Prerequisites work the same way. If a course requires a C or better in the prior class, a D means you can’t move forward. In practice, earning a D in a core course creates the same outcome as an F: you retake the class, spend additional time and tuition, and fall behind in your degree sequence.
GPA Thresholds That Trigger Consequences
Your cumulative GPA is where individual grades compound into institutional consequences. Most colleges require a minimum 2.0 cumulative GPA (a C average) to remain in good academic standing. Dropping below that line typically triggers academic probation, a formal warning that you’re at risk of being unable to continue.
Academic probation usually lasts one or two semesters. During that time, you keep taking classes, but you may face restrictions like reduced course loads or mandatory advising appointments. The probation itself isn’t the end of the road. What matters is what happens next. If your GPA doesn’t improve, the school can escalate to academic suspension, which means you’re barred from enrolling for a set period, often one or two semesters. Students who return from suspension and still can’t raise their grades face academic dismissal, which is permanent removal from the institution.
Some programs within a university set their own, higher bar. A nursing or engineering program might require a 2.5 or even a 2.75 to stay enrolled in the major. Falling below that threshold can get you removed from the program even if the university itself would keep you enrolled as a general student.
How Failing Affects Financial Aid
Federal financial aid requires you to maintain satisfactory academic progress, commonly called SAP. Each school sets its own SAP policy, but the standards generally include three components: a minimum cumulative GPA (usually 2.0), a completion rate (you must pass a certain percentage of the credits you attempt, often 67%), and a maximum time frame to finish your degree (typically 150% of the published program length, so six years for a four-year degree).
Failing a course hurts you on two of those fronts. The F lowers your GPA and counts as attempted but not completed credits, which damages your completion rate. If you fall below your school’s SAP standards, your federal grants and loans can be suspended. Most schools allow you to file an appeal if there were extenuating circumstances, but the burden is on you to demonstrate what went wrong and how you’ll fix it.
Retaking a Failed Course
Most colleges allow you to retake a course you’ve failed, and many offer some form of grade replacement for undergraduates. Under a typical grade replacement policy, only the highest grade earned appears in your GPA calculation, even though both attempts stay on your transcript. At the University of Arizona, for instance, when an undergraduate repeats a course, the GPA reflects only the highest grade. This means a strong second attempt can effectively erase the GPA damage from the F.
There are limits to be aware of. Many schools cap the number of courses eligible for grade replacement, sometimes at three or four over your entire undergraduate career. Graduate students generally don’t get the same benefit.

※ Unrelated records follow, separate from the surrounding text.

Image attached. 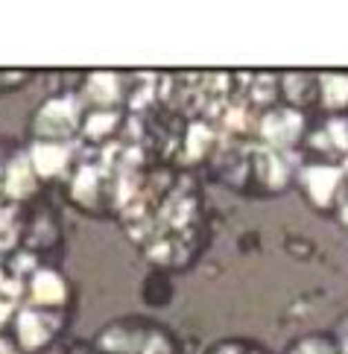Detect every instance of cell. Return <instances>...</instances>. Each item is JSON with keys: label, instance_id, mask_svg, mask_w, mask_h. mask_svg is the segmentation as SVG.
<instances>
[{"label": "cell", "instance_id": "7a4b0ae2", "mask_svg": "<svg viewBox=\"0 0 348 354\" xmlns=\"http://www.w3.org/2000/svg\"><path fill=\"white\" fill-rule=\"evenodd\" d=\"M211 179L243 196H278L293 187V156L260 144L258 138H222L208 161Z\"/></svg>", "mask_w": 348, "mask_h": 354}, {"label": "cell", "instance_id": "30bf717a", "mask_svg": "<svg viewBox=\"0 0 348 354\" xmlns=\"http://www.w3.org/2000/svg\"><path fill=\"white\" fill-rule=\"evenodd\" d=\"M340 223H342V229L348 232V179L342 185V194H340V202H337V214H334Z\"/></svg>", "mask_w": 348, "mask_h": 354}, {"label": "cell", "instance_id": "8fae6325", "mask_svg": "<svg viewBox=\"0 0 348 354\" xmlns=\"http://www.w3.org/2000/svg\"><path fill=\"white\" fill-rule=\"evenodd\" d=\"M334 337L340 339L342 354H348V313H342L340 319H337V328H334Z\"/></svg>", "mask_w": 348, "mask_h": 354}, {"label": "cell", "instance_id": "6da1fadb", "mask_svg": "<svg viewBox=\"0 0 348 354\" xmlns=\"http://www.w3.org/2000/svg\"><path fill=\"white\" fill-rule=\"evenodd\" d=\"M115 220L153 267L188 270L208 240L205 194L193 170L141 161L120 179Z\"/></svg>", "mask_w": 348, "mask_h": 354}, {"label": "cell", "instance_id": "52a82bcc", "mask_svg": "<svg viewBox=\"0 0 348 354\" xmlns=\"http://www.w3.org/2000/svg\"><path fill=\"white\" fill-rule=\"evenodd\" d=\"M281 354H342V346L334 331H310L296 337Z\"/></svg>", "mask_w": 348, "mask_h": 354}, {"label": "cell", "instance_id": "8992f818", "mask_svg": "<svg viewBox=\"0 0 348 354\" xmlns=\"http://www.w3.org/2000/svg\"><path fill=\"white\" fill-rule=\"evenodd\" d=\"M316 111L319 115H348V71L316 73Z\"/></svg>", "mask_w": 348, "mask_h": 354}, {"label": "cell", "instance_id": "3957f363", "mask_svg": "<svg viewBox=\"0 0 348 354\" xmlns=\"http://www.w3.org/2000/svg\"><path fill=\"white\" fill-rule=\"evenodd\" d=\"M85 354H184L179 337L153 316H120L91 337Z\"/></svg>", "mask_w": 348, "mask_h": 354}, {"label": "cell", "instance_id": "277c9868", "mask_svg": "<svg viewBox=\"0 0 348 354\" xmlns=\"http://www.w3.org/2000/svg\"><path fill=\"white\" fill-rule=\"evenodd\" d=\"M82 120H85V103H82L79 91L61 88V91L47 97L44 103L35 109V115L30 120V141L77 147L79 132H82Z\"/></svg>", "mask_w": 348, "mask_h": 354}, {"label": "cell", "instance_id": "5b68a950", "mask_svg": "<svg viewBox=\"0 0 348 354\" xmlns=\"http://www.w3.org/2000/svg\"><path fill=\"white\" fill-rule=\"evenodd\" d=\"M70 310H50V308H32L21 305L15 322H12V337L21 354H41L61 337L68 328Z\"/></svg>", "mask_w": 348, "mask_h": 354}, {"label": "cell", "instance_id": "ba28073f", "mask_svg": "<svg viewBox=\"0 0 348 354\" xmlns=\"http://www.w3.org/2000/svg\"><path fill=\"white\" fill-rule=\"evenodd\" d=\"M202 354H272L264 343L258 339H249V337H226V339H217L214 346H208Z\"/></svg>", "mask_w": 348, "mask_h": 354}, {"label": "cell", "instance_id": "9c48e42d", "mask_svg": "<svg viewBox=\"0 0 348 354\" xmlns=\"http://www.w3.org/2000/svg\"><path fill=\"white\" fill-rule=\"evenodd\" d=\"M32 80H35V71H0V94L21 91Z\"/></svg>", "mask_w": 348, "mask_h": 354}]
</instances>
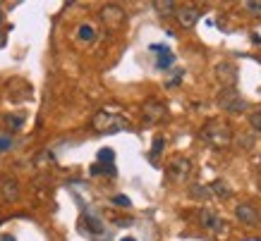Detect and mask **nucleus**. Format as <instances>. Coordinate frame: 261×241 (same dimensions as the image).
<instances>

In graduate programs, all attempts typically count in the GPA, so retaking a failed course helps, but the original F still weighs on your average.
Even with grade replacement, the original F remains visible on your official transcript. Graduate school admissions committees and some competitive undergraduate programs will see every attempt. A retaken course with an improved grade tells a recovery story, but the initial failure doesn’t disappear from the record entirely.
Withdrawal vs. Failure
If you’re heading toward a failing grade and catch it early enough, withdrawing from the course is usually a better outcome. A W (withdrawal) appears on your transcript but carries no grade points, so it doesn’t lower your GPA. Every school sets a withdrawal deadline, typically several weeks into the semester, after which you’re locked into whatever grade you earn.
Withdrawals aren’t free of consequences, though. The course still counts as attempted credits for financial aid purposes, which can hurt your completion rate. And a transcript with multiple W’s can raise questions for future programs or employers. Still, a W is almost always preferable to an F when the math on passing no longer works out.
What “Failing Out” Actually Means
People often use “failing out” loosely, but the formal process has distinct stages. A single failed course doesn’t get you expelled. It takes a pattern of poor performance, reflected in a cumulative GPA below the school’s minimum, sustained over multiple semesters despite being placed on probation. The typical sequence is: probation after one bad semester, suspension if the next semester doesn’t improve, and dismissal if a return from suspension still doesn’t produce adequate grades.
The timeline varies by institution. Some schools move from probation to suspension after a single semester without improvement. Others give students two or even three probationary semesters before escalating. If you’re placed on probation, the specific terms will be spelled out in a letter or advising meeting, including exactly what GPA you need to hit and by when. That’s the number that matters most at that point, not the grade in any single class.